3km resolution segfault

Hi,

I am in the process of running the SRW GST on Orion. While I have been able to run the 25km control run, I have been having difficulties running the 1st experiment which uses 3km resolution. Do you know what the issue would be?

The task that I am seg-faulting on is make_grid in the experiment directory  /work/noaa/epic-ps/sephraim/expt_dirs/test_CONUS_3km_GFSv15p2 using the configurations set in /work/noaa/epic-ps/sephraim/ufs-srweather-app/regional_workflow/ush/ . I attached some screenshots of the rocotostat output along with the log file for the make_grid step. 

Thanks

Hi Sam,

I was able to run a test and produce a 3-km CONUS grid on Orion without a problem using the release branch of the SRW App.  You can find the test directory here:

/work/noaa/hmtb/beck/expt_dirs/test_grid_release

Can you please try again from scratch (reclone/rebuild in a new directory)?

Thanks.

Sam,

I found one of your old directories instead.  Can you please try changing your nodes and cores in the MAKE_GRID task in FV3LAM_wflow.xml as follows:

from:

<nodes>1:ppn=24</nodes>

to:

<nodes>2:ppn=24</nodes>

Then try running it again.

Thanks.

I just tried that, but I'm unfortunately still getting the same error.
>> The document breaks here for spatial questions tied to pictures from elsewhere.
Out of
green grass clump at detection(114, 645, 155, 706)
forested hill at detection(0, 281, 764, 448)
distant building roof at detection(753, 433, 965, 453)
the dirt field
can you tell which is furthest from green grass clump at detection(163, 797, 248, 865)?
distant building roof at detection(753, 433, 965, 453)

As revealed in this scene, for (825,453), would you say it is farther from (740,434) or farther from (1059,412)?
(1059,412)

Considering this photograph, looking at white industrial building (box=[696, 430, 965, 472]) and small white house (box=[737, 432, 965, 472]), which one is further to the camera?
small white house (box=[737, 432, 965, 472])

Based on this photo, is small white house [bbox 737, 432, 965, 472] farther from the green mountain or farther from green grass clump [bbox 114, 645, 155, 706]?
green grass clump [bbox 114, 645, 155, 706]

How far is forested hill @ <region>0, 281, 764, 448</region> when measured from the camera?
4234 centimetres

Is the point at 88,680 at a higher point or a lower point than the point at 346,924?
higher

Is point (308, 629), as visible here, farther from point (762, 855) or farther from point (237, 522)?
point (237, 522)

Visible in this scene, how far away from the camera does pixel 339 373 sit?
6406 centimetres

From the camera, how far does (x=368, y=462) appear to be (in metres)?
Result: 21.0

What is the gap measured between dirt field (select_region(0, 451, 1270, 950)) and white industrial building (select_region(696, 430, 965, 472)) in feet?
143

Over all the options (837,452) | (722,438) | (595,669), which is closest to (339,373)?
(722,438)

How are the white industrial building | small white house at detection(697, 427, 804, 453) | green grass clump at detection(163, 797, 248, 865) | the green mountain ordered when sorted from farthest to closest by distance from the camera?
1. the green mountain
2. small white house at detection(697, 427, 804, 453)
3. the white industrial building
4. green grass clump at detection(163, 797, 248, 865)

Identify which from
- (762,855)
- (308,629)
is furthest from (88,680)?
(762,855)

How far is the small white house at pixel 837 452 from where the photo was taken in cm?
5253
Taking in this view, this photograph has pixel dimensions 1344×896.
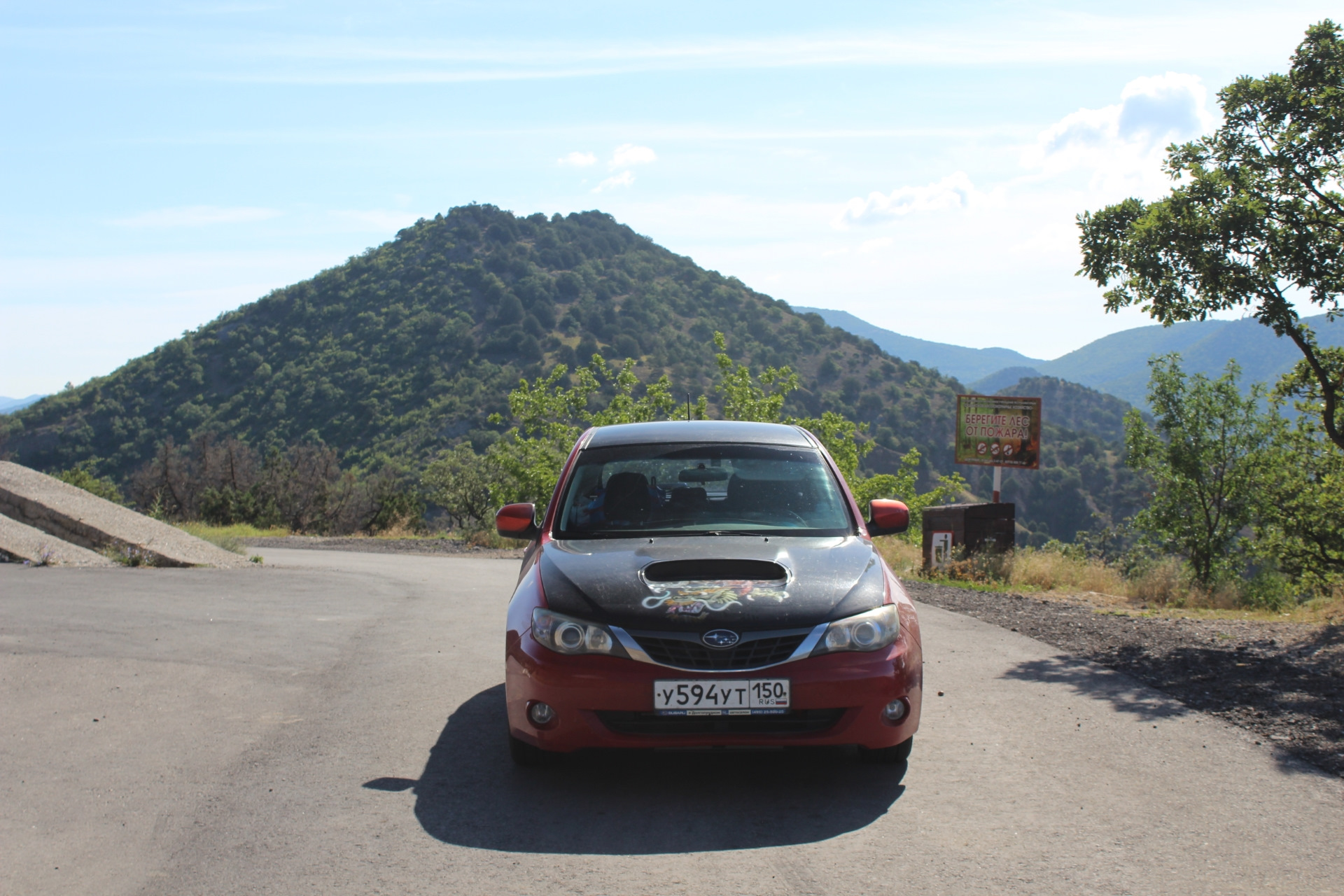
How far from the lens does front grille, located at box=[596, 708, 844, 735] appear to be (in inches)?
180

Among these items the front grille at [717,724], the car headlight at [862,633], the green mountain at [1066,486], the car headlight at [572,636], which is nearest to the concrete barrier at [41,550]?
the car headlight at [572,636]

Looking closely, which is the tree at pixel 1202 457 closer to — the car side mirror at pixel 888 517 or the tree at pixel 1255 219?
the tree at pixel 1255 219

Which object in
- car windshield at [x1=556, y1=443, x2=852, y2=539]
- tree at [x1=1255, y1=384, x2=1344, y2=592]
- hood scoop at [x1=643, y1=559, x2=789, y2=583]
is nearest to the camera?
hood scoop at [x1=643, y1=559, x2=789, y2=583]

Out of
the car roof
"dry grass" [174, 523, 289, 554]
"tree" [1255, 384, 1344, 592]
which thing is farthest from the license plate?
"dry grass" [174, 523, 289, 554]

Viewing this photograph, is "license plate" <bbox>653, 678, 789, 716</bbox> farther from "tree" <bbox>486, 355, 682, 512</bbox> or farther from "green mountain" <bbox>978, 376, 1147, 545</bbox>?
"green mountain" <bbox>978, 376, 1147, 545</bbox>

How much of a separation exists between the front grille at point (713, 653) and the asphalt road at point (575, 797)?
1.94ft

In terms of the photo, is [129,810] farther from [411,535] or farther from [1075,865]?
[411,535]

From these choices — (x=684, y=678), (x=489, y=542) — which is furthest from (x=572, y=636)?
(x=489, y=542)

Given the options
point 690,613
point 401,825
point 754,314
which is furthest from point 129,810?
point 754,314

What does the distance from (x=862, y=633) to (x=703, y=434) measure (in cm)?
210

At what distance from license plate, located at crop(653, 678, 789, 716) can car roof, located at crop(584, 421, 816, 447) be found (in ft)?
6.90

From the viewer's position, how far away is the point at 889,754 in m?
5.09

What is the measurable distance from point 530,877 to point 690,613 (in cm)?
132

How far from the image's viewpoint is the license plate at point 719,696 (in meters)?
4.54
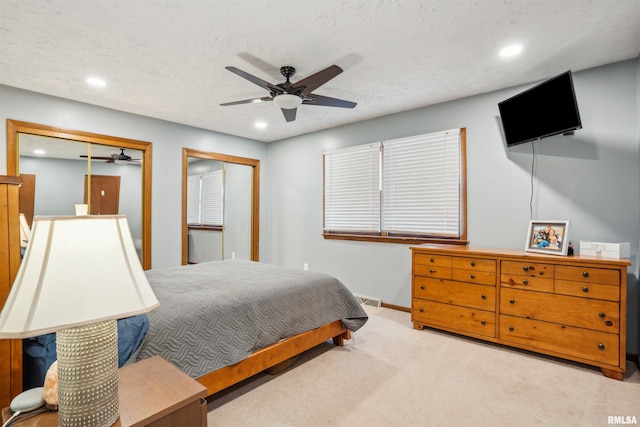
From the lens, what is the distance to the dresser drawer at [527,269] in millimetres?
2639

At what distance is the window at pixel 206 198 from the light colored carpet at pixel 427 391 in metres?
3.11

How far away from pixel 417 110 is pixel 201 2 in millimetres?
2816

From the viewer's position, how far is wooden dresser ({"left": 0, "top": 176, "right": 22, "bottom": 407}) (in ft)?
4.14

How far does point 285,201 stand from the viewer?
18.1ft

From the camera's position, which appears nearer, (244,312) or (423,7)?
(423,7)

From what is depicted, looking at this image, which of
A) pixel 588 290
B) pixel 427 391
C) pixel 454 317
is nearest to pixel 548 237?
pixel 588 290

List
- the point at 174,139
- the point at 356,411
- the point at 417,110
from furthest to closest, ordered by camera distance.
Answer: the point at 174,139 < the point at 417,110 < the point at 356,411

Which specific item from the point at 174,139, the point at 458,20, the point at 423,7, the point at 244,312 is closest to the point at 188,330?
the point at 244,312

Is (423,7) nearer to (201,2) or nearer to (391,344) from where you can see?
(201,2)

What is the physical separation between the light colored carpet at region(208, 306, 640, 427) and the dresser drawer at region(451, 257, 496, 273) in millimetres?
734

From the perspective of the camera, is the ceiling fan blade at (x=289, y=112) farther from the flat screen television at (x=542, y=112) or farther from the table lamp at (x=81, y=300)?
the table lamp at (x=81, y=300)

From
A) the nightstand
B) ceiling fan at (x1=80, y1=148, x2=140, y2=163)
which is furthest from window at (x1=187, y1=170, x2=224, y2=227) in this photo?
the nightstand

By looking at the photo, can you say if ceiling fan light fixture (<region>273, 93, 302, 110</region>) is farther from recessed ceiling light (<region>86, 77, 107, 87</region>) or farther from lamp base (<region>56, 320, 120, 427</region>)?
lamp base (<region>56, 320, 120, 427</region>)

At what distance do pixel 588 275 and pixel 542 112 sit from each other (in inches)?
56.4
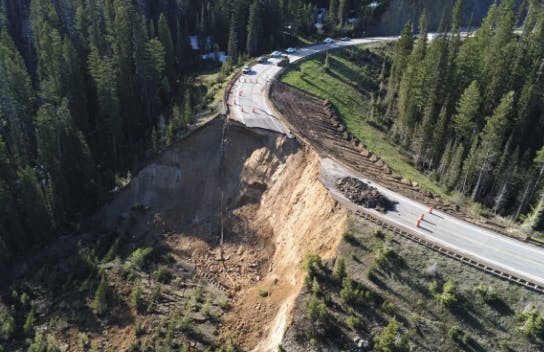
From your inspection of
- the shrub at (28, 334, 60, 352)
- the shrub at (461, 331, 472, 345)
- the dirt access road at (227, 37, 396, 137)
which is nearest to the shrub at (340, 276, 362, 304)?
the shrub at (461, 331, 472, 345)

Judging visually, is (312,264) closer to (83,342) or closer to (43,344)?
(83,342)

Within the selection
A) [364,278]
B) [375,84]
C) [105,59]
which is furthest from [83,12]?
[364,278]

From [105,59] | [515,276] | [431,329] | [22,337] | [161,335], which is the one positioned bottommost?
[22,337]

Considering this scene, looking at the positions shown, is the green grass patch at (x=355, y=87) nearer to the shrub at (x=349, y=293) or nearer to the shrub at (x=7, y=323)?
the shrub at (x=349, y=293)

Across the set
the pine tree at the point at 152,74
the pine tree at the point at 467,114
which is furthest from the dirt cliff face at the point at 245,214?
the pine tree at the point at 152,74

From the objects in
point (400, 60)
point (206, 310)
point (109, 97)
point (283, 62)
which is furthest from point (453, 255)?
point (109, 97)

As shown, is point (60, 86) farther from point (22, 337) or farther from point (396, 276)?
point (396, 276)
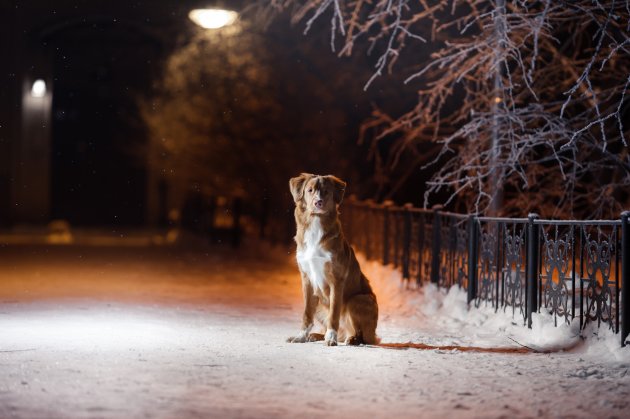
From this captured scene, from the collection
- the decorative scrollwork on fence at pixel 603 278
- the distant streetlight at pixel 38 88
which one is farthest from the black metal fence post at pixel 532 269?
the distant streetlight at pixel 38 88

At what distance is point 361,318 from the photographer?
9906mm

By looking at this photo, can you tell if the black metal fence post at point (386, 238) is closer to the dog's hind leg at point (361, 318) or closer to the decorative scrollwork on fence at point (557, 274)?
the decorative scrollwork on fence at point (557, 274)

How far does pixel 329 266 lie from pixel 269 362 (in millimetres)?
1501

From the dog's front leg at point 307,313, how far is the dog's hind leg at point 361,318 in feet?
1.39

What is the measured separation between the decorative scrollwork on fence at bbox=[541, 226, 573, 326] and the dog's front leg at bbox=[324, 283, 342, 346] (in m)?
2.61

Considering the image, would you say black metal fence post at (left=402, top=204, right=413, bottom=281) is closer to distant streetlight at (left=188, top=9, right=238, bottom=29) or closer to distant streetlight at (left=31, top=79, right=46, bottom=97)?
distant streetlight at (left=188, top=9, right=238, bottom=29)

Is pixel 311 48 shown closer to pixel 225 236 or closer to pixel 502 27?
pixel 225 236

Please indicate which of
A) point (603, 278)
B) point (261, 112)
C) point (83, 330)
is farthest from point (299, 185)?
point (261, 112)

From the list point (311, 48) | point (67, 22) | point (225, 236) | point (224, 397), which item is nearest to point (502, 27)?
point (224, 397)

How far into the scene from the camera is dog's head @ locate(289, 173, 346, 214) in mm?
9727

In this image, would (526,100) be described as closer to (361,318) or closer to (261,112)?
(361,318)

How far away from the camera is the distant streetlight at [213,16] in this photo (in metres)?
16.5

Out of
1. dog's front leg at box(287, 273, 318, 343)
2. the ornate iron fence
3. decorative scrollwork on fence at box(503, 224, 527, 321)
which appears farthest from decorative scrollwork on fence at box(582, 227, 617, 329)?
dog's front leg at box(287, 273, 318, 343)

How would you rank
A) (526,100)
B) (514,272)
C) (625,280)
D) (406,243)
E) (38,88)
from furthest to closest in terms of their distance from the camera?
1. (38,88)
2. (526,100)
3. (406,243)
4. (514,272)
5. (625,280)
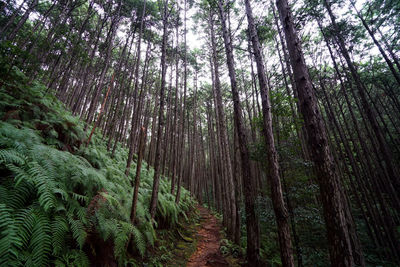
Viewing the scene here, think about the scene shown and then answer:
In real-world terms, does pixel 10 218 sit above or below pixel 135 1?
below

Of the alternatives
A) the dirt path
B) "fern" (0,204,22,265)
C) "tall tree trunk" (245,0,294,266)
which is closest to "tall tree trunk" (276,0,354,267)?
"tall tree trunk" (245,0,294,266)

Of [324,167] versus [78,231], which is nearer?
[78,231]

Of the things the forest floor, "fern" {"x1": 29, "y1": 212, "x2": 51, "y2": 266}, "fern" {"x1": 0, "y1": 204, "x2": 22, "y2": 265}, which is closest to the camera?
"fern" {"x1": 0, "y1": 204, "x2": 22, "y2": 265}

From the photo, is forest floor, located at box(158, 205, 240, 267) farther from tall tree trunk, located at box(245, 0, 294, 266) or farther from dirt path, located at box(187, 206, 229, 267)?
tall tree trunk, located at box(245, 0, 294, 266)

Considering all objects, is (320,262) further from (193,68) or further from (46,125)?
(193,68)

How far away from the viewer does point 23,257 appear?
1829 mm

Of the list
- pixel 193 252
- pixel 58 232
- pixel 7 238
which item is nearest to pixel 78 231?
pixel 58 232

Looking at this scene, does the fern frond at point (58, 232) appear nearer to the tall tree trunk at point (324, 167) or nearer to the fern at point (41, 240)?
the fern at point (41, 240)


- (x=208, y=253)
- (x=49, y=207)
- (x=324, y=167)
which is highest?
(x=324, y=167)

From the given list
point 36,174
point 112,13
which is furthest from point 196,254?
point 112,13

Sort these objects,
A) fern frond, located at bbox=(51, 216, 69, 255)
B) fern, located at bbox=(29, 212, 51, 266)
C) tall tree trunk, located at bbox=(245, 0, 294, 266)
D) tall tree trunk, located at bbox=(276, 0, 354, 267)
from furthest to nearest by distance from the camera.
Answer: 1. tall tree trunk, located at bbox=(245, 0, 294, 266)
2. tall tree trunk, located at bbox=(276, 0, 354, 267)
3. fern frond, located at bbox=(51, 216, 69, 255)
4. fern, located at bbox=(29, 212, 51, 266)

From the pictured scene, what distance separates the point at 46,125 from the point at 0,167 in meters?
3.15

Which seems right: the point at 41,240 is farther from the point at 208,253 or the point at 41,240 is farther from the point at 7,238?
the point at 208,253

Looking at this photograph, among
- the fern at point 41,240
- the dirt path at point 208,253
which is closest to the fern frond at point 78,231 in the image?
the fern at point 41,240
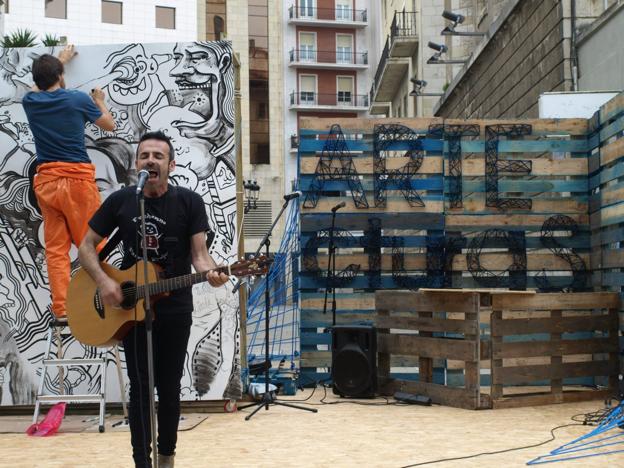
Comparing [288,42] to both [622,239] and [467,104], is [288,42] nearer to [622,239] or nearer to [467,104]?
[467,104]

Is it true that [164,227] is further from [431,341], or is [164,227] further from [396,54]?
[396,54]

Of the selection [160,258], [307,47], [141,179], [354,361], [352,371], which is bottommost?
[352,371]

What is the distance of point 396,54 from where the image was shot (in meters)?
26.3

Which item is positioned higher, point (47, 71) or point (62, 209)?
point (47, 71)

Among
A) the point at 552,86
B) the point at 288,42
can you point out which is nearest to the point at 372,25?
the point at 288,42

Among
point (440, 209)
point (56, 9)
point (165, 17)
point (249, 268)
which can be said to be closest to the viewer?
point (249, 268)

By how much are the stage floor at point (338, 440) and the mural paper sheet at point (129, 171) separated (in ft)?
3.05

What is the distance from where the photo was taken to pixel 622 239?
8609 millimetres

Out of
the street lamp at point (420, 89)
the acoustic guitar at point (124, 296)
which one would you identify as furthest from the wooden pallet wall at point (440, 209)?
the street lamp at point (420, 89)

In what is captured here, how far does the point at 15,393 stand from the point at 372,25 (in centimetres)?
4656

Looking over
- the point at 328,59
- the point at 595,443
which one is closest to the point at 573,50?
the point at 595,443

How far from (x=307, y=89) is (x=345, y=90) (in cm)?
286

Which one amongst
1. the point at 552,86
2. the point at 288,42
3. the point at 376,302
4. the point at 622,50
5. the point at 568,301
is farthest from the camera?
the point at 288,42

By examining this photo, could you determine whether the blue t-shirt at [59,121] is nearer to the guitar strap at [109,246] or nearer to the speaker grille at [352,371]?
the guitar strap at [109,246]
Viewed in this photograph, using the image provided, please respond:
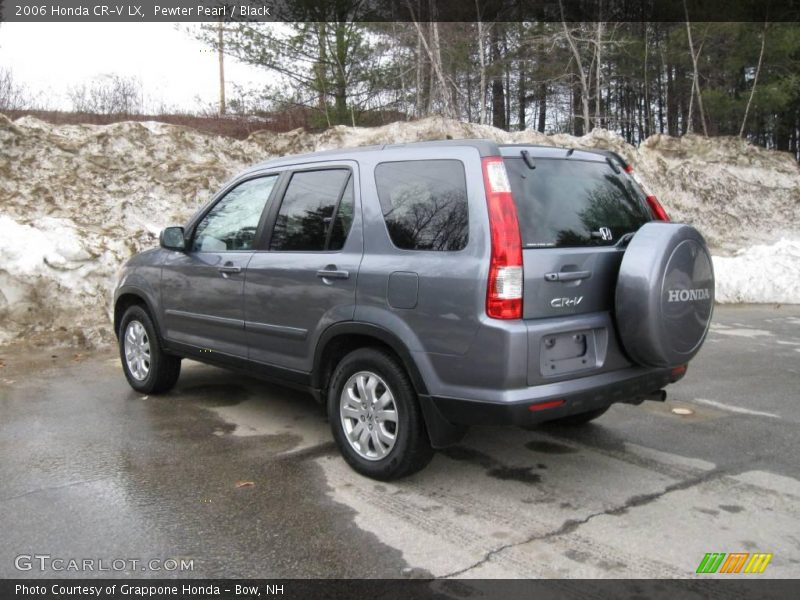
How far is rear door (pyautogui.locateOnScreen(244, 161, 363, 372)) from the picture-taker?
412 cm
I just shared the new /work/noaa/epic-ps/sephraim/expt_dirs/test_CONUS_3km_GFSv15p2 directory.

Can you recursively open up global execute access to your ufs-srweather-app directory here:

/work/noaa/epic-ps/sephraim/ufs-srweather-app

I'm unable to "cd" to that directory to check things inside.

Also, can you please try running the make_grid task with <nodes>4:ppn=1</nodes>.  I believe this is a memory issue somehow.

Finally, if that doesn't work, can you try building the ufs-srweather-app using the devbuild.sh script?  You'd use it as follows after cloning the ufs-srweather-app repo: "devbuild.sh orion intel"

Thanks.

Unfortunately neither of those changes worked and both ended up with the same error. The new directory where I built the ufs-srweather-app using the builddev.sh script is called ufs-srweather-app-new.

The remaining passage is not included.